START PROVIDED RECORDS
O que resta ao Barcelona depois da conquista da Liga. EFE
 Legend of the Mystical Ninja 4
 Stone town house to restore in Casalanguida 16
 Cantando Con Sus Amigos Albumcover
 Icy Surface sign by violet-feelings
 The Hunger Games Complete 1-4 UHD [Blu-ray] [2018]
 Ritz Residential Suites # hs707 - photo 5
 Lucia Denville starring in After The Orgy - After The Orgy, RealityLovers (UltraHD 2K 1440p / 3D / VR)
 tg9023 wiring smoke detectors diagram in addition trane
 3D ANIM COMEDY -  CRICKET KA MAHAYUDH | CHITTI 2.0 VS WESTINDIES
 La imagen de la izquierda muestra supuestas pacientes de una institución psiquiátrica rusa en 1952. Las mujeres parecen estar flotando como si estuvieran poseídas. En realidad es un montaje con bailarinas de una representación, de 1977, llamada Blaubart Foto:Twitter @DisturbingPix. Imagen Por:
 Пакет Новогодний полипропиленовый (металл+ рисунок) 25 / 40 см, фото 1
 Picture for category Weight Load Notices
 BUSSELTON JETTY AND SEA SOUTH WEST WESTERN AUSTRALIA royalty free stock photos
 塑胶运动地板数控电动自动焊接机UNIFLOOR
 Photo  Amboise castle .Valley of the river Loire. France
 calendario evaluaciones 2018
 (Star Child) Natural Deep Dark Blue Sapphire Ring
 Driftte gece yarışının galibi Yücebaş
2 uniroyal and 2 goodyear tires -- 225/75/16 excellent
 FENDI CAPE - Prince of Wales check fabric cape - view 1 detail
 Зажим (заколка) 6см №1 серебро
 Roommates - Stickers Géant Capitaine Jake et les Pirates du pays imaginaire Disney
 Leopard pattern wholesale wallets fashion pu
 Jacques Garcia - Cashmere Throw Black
END PROVIDED RECORDS
Return the entries above in full and exactly as written.

O que resta ao Barcelona depois da conquista da Liga. EFE
 Legend of the Mystical Ninja 4
 Stone town house to restore in Casalanguida 16
 Cantando Con Sus Amigos Albumcover
 Icy Surface sign by violet-feelings
 The Hunger Games Complete 1-4 UHD [Blu-ray] [2018]
 Ritz Residential Suites # hs707 - photo 5
 Lucia Denville starring in After The Orgy - After The Orgy, RealityLovers (UltraHD 2K 1440p / 3D / VR)
 tg9023 wiring smoke detectors diagram in addition trane
 3D ANIM COMEDY -  CRICKET KA MAHAYUDH | CHITTI 2.0 VS WESTINDIES
 La imagen de la izquierda muestra supuestas pacientes de una institución psiquiátrica rusa en 1952. Las mujeres parecen estar flotando como si estuvieran poseídas. En realidad es un montaje con bailarinas de una representación, de 1977, llamada Blaubart Foto:Twitter @DisturbingPix. Imagen Por:
 Пакет Новогодний полипропиленовый (металл+ рисунок) 25 / 40 см, фото 1
 Picture for category Weight Load Notices
 BUSSELTON JETTY AND SEA SOUTH WEST WESTERN AUSTRALIA royalty free stock photos
 塑胶运动地板数控电动自动焊接机UNIFLOOR
 Photo  Amboise castle .Valley of the river Loire. France
 calendario evaluaciones 2018
 (Star Child) Natural Deep Dark Blue Sapphire Ring
 Driftte gece yarışının galibi Yücebaş
2 uniroyal and 2 goodyear tires -- 225/75/16 excellent
 FENDI CAPE - Prince of Wales check fabric cape - view 1 detail
 Зажим (заколка) 6см №1 серебро
 Roommates - Stickers Géant Capitaine Jake et les Pirates du pays imaginaire Disney
 Leopard pattern wholesale wallets fashion pu
 Jacques Garcia - Cashmere Throw Black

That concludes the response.